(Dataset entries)
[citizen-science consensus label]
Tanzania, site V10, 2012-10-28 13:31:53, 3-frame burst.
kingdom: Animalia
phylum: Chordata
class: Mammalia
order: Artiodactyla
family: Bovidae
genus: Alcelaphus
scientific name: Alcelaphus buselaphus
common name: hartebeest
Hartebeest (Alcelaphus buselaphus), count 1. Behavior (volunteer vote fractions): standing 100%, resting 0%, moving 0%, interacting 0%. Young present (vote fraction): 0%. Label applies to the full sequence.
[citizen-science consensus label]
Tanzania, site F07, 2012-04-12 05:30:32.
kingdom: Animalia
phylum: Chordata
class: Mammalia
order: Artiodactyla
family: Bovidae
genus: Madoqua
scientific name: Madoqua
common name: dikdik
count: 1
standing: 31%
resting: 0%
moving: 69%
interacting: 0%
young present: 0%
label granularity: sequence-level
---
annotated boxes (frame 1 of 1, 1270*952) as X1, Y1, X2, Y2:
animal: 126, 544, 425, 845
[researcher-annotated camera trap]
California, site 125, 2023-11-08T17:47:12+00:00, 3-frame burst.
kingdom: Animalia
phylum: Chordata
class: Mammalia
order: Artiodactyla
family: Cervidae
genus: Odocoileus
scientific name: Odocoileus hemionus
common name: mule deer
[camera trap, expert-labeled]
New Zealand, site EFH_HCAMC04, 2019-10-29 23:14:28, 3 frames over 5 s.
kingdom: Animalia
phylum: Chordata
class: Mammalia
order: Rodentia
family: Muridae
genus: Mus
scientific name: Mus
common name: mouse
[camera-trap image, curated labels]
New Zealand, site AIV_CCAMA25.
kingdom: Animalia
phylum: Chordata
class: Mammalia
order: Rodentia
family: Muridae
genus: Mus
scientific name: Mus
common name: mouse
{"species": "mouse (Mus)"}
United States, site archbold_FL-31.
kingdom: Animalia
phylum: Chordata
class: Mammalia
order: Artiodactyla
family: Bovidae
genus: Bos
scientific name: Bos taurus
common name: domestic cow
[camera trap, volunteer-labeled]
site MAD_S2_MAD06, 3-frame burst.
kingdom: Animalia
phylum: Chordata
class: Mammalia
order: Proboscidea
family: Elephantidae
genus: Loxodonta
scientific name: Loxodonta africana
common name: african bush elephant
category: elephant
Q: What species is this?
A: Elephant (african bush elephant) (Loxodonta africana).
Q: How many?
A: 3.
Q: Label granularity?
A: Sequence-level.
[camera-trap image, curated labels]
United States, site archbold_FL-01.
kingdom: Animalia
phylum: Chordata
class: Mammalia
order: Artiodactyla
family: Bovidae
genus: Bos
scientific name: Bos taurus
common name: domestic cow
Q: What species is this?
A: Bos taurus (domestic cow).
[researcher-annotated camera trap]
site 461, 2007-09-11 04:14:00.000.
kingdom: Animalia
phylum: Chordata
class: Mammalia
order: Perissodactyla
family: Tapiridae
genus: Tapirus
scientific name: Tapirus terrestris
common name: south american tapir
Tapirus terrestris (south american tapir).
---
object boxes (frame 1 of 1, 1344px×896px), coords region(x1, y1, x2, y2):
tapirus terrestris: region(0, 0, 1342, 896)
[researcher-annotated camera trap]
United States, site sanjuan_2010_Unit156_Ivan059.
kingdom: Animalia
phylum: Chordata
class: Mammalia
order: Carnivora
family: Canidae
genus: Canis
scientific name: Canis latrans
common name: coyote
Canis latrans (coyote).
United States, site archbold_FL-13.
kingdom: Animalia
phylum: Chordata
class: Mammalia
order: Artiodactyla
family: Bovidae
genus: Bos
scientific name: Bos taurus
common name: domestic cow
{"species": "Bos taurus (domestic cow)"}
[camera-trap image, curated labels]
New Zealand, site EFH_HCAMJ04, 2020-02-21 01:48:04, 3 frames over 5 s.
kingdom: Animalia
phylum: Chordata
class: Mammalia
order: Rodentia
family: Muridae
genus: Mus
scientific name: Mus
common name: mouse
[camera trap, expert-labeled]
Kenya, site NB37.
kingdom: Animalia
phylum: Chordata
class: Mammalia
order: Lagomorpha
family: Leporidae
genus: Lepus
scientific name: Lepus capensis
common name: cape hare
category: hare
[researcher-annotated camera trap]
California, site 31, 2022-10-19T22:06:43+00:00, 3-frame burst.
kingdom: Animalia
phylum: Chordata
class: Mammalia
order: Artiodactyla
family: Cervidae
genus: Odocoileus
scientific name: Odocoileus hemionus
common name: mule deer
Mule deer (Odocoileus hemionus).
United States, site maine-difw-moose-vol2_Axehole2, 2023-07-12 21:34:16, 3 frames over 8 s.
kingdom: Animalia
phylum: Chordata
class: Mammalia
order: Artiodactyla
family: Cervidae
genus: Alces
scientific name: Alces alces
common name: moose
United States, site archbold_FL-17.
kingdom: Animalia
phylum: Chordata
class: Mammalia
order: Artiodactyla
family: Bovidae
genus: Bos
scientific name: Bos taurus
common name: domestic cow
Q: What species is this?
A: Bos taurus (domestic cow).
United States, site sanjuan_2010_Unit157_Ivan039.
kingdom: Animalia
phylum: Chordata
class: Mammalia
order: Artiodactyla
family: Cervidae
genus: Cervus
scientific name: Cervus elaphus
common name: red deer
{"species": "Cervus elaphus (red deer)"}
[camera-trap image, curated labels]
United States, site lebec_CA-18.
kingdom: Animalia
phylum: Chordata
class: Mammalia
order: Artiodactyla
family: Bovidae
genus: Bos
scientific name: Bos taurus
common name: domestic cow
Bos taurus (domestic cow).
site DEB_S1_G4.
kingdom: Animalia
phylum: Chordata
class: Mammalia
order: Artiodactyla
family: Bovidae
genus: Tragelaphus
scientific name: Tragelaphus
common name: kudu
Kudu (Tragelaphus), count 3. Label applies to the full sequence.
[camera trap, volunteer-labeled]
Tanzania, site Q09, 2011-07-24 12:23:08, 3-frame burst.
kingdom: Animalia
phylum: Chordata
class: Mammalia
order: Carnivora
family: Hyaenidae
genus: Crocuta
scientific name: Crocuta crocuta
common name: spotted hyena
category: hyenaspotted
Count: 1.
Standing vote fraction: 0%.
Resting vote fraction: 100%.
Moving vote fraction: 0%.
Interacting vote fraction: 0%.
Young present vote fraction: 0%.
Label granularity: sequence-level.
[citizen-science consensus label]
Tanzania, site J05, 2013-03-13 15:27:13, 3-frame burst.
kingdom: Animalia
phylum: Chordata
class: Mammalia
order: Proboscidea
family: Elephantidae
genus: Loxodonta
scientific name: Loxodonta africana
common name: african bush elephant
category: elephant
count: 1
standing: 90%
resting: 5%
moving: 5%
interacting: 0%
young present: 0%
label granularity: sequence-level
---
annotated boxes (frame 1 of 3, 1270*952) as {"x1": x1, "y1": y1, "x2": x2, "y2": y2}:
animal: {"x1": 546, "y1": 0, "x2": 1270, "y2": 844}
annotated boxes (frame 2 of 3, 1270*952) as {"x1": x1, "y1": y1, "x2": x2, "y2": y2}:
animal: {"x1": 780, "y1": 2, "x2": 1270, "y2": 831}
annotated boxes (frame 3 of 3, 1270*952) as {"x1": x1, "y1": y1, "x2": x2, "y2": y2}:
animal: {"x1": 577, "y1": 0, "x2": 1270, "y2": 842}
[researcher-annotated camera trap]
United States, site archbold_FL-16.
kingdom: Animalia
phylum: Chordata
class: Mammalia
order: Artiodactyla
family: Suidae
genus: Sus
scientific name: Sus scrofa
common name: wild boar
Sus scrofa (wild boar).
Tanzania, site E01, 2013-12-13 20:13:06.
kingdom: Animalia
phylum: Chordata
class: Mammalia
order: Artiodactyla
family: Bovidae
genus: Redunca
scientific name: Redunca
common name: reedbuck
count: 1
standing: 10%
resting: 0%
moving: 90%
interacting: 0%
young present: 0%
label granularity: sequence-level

— TRY IT —
Working from the records above, write out verbatim only the lines from the line containing "A: Sequence-level." through the line containing "scientific name: Canis latrans".

— SOLUTION FOR THIS EXERCISE —
A: Sequence-level.
[camera-trap image, curated labels]
United States, site archbold_FL-01.
kingdom: Animalia
phylum: Chordata
class: Mammalia
order: Artiodactyla
family: Bovidae
genus: Bos
scientific name: Bos taurus
common name: domestic cow
Q: What species is this?
A: Bos taurus (domestic cow).
[researcher-annotated camera trap]
site 461, 2007-09-11 04:14:00.000.
kingdom: Animalia
phylum: Chordata
class: Mammalia
order: Perissodactyla
family: Tapiridae
genus: Tapirus
scientific name: Tapirus terrestris
common name: south american tapir
Tapirus terrestris (south american tapir).
---
object boxes (frame 1 of 1, 1344px×896px), coords region(x1, y1, x2, y2):
tapirus terrestris: region(0, 0, 1342, 896)
[researcher-annotated camera trap]
United States, site sanjuan_2010_Unit156_Ivan059.
kingdom: Animalia
phylum: Chordata
class: Mammalia
order: Carnivora
family: Canidae
genus: Canis
scientific name: Canis latrans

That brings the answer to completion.